Session 1.6. Introduction to R with RStudio#

Index:#

  • Working directory

  • Basic functions for vectors

  • Combine vectors and create matrices

  • Types of data within R

  • Types of objects within R

  • Select data

  • Factors

Working directory#

Where are we? The getwd() function gives us our current working directory:

getwd()

We can change the current working directory by ‘File/Change working directory’ or with the setwd():

setwd("S:\home\biolcourse-XX")

With list.files() or dir() function we list the files present in the working directory:

list.files()
dir()

Basic functions for vectors#

The most basic function within R probably is the c() function. It combines values into a vector.Let’s create a vector by combining 4 numeric values:

c(1,3,7,24)

We do the same but store the result in an object called x:

x<-c(1,3,7,24)
x

We can also combine text. Text always goes quoted:

y<-c("a","b","c","d")
y

Both x and y vectors are stored in the RAM memory. We can list all the objects in the memory with the ls() function:

ls()

We can remove objects from the memory. Let’s remove the y object:

rm(y)
ls()

We can also enter numeric sequences. We can do it in three ways:

1:5
c(1,2,3,4,5)
seq(1,5)

How can we know how the seq() works? The help page for a function can be accessed throuh ?funcion_name:

?seq

Let’s exploit the by and length.out parameters:

seq(1,20)
seq(1,20,by=2)
seq(1,20,length.out=40)

We can combine functions. For example c() and seq():

c(1,seq(4,10),12)

Something less abstract: lets introduce the age of some of us:

ages<-c(18,25,22,23,21,19)
ages

Vector can have names for each value they contain. Lets set the vector’s names:

names(ages)
names(ages)<-c("Albert","Andrea","Ines","Rolf","Sylvia","Student X")
ages

We can get the mean, standard deviation and other metrics:

sum(ages) # sum
mean(ages) # mean
sd(ages) # standard deviation
min(ages) # minimum
max(ages) # maximum
range(ages) # range
length(ages) # longitude
sort(ages) # sort values
sort(ages,decreasing=T) # sort decreasing

We can store these metrics as objects and concatenate them with c():

mean.ages<-mean(ages)
mean.ages
ls()

summary.ages<-c(mean(ages),sd(ages),min(ages),max(ages),length(ages))
names(summary.ages)<-c("Mean","sd","minimum","maximum","Nº obs.")
summary.ages

What if there are unknown values?

ages<-c(18,25,22,23,21,19,NA)
ages
names(ages)
names(ages)<-c("Albert","Andrea","Ines","Rolf","Sylvia","Student X")
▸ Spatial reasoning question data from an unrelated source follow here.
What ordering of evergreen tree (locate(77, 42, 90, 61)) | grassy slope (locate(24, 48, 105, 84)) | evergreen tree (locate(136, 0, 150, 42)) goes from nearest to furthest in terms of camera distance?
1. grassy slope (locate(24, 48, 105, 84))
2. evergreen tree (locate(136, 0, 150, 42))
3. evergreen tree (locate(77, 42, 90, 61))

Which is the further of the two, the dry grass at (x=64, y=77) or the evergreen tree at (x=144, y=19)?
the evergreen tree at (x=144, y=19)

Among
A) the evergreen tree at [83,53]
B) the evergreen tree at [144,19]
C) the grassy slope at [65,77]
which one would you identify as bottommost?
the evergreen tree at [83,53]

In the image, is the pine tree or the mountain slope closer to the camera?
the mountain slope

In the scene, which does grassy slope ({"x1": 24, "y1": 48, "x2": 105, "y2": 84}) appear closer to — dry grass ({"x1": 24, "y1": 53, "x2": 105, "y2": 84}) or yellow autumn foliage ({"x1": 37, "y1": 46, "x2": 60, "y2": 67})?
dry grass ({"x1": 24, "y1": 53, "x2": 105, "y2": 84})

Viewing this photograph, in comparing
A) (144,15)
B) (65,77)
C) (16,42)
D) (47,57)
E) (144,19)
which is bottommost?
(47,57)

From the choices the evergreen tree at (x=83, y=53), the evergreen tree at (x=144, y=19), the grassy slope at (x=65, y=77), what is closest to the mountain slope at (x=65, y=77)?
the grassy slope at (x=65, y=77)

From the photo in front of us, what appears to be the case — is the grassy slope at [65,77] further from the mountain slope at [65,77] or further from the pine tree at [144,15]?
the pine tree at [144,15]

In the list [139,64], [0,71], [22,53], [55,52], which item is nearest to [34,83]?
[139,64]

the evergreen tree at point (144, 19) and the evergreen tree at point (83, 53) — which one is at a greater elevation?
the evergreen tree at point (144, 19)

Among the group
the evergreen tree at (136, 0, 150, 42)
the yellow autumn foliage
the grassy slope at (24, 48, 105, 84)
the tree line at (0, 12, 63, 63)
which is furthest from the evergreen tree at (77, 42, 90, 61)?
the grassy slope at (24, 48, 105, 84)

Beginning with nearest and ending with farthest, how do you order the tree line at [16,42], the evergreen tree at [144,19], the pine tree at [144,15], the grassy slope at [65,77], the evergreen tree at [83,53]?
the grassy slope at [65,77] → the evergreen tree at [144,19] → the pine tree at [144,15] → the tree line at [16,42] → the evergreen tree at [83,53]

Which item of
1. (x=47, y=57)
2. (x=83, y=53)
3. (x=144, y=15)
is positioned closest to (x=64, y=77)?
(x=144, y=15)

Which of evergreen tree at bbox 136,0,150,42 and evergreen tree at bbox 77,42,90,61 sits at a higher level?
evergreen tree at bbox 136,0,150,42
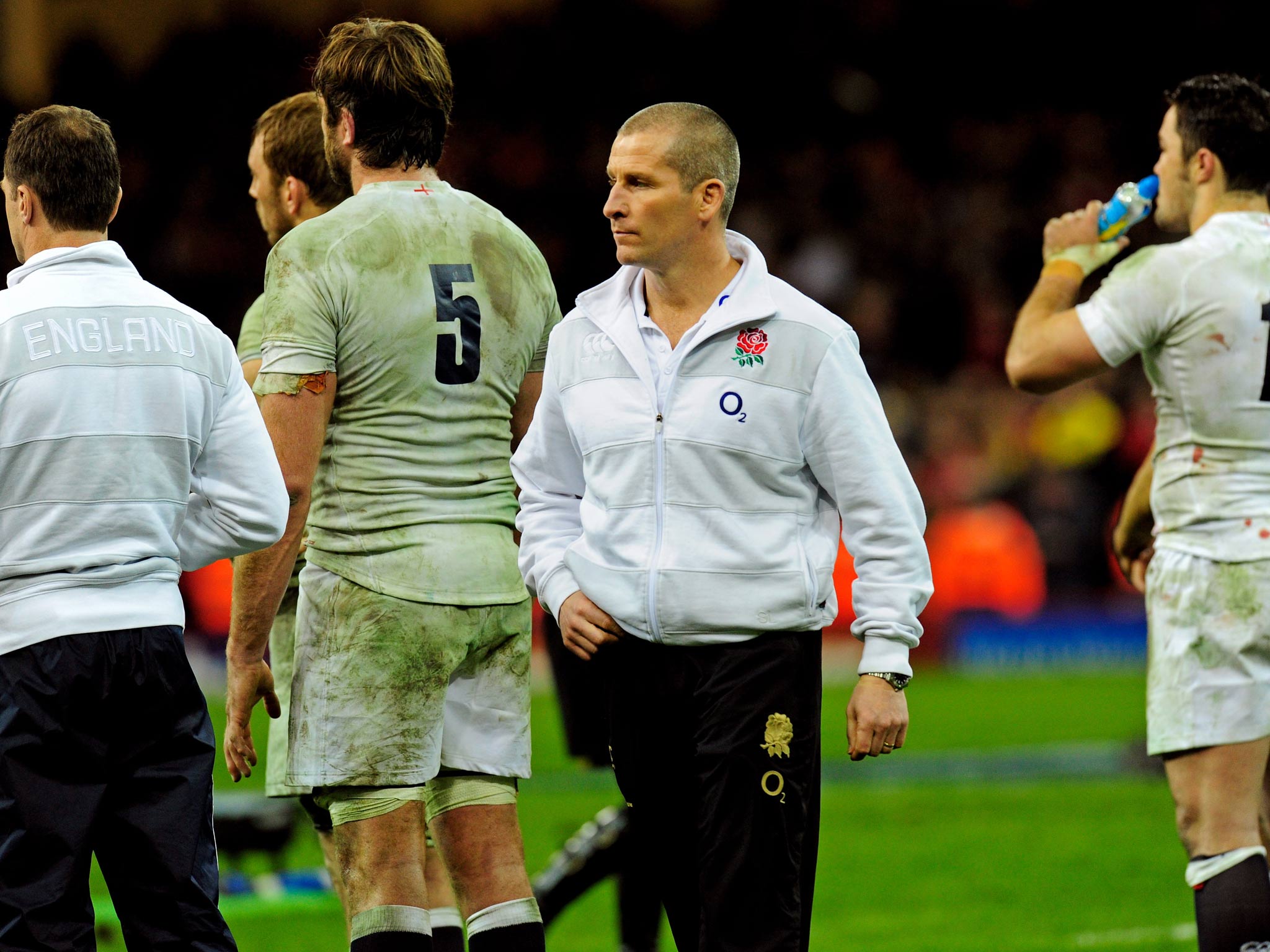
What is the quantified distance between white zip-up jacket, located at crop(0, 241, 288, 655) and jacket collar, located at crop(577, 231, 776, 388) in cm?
81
We compute the mean again:

mean(ages)

Well, something is wrong. Let’s ask for help:

?mean

The mean() has a parameter that controls the treatment of NAs.

mean(ages)
mean(ages,na.rm=F)
mean(ages,na.rm=T)

Generally, it is recommended to use NAs when we have unknown values. However we can get rid of them, what may be useful for some analyses:

ages<-na.exclude(ages)
ages

Combine vectors and create matrices#

Now we create an object with some height values:

heigths<-c(1.75,1.80,1.63,1.82,2.00,1.72)
names(heigths)<-names(ages)
heigths

Combine ages and heights with cbind() or rbind() functions:

res<-rbind(ages,heigths)
res
res<-cbind(ages,heigths)
res

How can we flip it?

t(res)

Now we are workin with a matrix (no a vector). Thus, new possibilities appear:

dim(res) # dimensions
ncol(res) # no of columns
nrow(res) #no of rows

dimnames(res) # names
rownames(res) # name of rows
colnames(res) # name of columns

We can add the values by rows or columns:

colSums(res)
rowSums(res)

Or we can apply any function by rows or by columns:

apply(res,2,sum) # identical to colSums()
apply(res,1,sum) # identical rowSums()
apply(res,2,mean)
apply(res,2,sd)
apply(res,2,min)
apply(res,2,max)

Have can we create a matrix? With the matrix() function. A matrix, within R, is in fact a vector with a dimensions attribute. So to create a matrix we need to enter a vector and set the desired number of rows or columns. By default, the matrices are filled up by columns

We enter the same values:

res2<-matrix(c(18,25,22,23,21,19,1.75,1.80,1.63,1.82,2.00,1.72),ncol=2)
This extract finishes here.